Empathetic Perception and Imagination among the Asabano: Lessons for Anthropology (original) (raw)

Empathetic Perception and Imagination among the Asabano: Lessons for Anthropology

2011, The Anthropology of Empathy: Experiencing the Lives of Others in Pacific Societies

From p. 113: "In this essay I approached the methodological problem of empathy by documenting a native point of view on the nature and possibilities of attaining a native point of view. I reported what some Asabano people told me about their views on empathy. Their caution that we can never know for sure what another person thinks or feels at any point in time, at least not in its entirety, must steady us from declaring greater knowledge than we have. However, as social participants, in practice we all engage in and rely upon the estimates made possible by empathy. We daily stake our lives on the conviction that we have approximate knowledge of what others think and feel in particular situations.

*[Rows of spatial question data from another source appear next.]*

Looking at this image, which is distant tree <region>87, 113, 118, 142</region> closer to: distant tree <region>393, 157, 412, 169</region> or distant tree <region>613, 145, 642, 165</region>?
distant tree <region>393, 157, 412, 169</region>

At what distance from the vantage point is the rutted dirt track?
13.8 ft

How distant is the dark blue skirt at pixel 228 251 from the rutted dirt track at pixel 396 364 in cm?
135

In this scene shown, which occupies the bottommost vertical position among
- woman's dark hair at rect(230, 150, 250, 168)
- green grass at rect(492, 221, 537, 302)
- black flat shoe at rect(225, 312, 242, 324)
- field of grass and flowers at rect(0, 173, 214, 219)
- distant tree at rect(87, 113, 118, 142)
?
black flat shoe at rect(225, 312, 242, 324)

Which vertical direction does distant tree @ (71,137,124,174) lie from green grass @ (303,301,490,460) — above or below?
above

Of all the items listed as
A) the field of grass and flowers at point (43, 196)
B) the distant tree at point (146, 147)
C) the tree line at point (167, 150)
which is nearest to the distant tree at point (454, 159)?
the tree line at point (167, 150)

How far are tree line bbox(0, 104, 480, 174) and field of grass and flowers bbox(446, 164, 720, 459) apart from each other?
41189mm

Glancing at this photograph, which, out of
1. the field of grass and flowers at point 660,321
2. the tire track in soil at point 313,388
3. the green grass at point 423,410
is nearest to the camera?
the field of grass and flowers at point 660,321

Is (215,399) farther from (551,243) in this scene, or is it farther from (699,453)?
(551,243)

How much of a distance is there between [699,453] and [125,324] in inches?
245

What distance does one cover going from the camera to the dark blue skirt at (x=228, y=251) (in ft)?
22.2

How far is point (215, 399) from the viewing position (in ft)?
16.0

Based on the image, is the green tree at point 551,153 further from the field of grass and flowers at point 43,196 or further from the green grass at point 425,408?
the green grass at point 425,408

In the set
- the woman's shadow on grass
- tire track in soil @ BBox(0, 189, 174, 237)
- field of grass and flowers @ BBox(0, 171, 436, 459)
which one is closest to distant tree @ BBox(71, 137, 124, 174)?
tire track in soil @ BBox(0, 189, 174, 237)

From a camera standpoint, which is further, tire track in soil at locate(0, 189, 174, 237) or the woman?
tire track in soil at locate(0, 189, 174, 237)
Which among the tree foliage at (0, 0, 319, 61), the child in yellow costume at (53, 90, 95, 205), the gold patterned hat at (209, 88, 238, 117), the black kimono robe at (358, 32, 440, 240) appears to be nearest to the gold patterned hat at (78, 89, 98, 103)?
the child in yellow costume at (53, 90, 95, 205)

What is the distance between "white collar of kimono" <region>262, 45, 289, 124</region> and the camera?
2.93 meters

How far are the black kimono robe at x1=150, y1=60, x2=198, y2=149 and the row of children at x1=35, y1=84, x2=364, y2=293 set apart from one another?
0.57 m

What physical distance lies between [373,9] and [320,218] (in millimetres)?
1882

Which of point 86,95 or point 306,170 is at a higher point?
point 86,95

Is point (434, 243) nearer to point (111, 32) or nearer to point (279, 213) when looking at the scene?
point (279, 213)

Empathy, a reasoned approximation of another’s inner state based on the percepts and images of another being with analogous capacities, bridges the gaps between the minds that make up a society like neurotransmitters bridge the synapses between neurons in a nervous system. Empathy, imprecise as it is, conveys cultural information across the macro-synapses that divide us from one another, and does so successfully enough for coherent and recognizable traditions to span vast populations, and to persist for hundreds of years."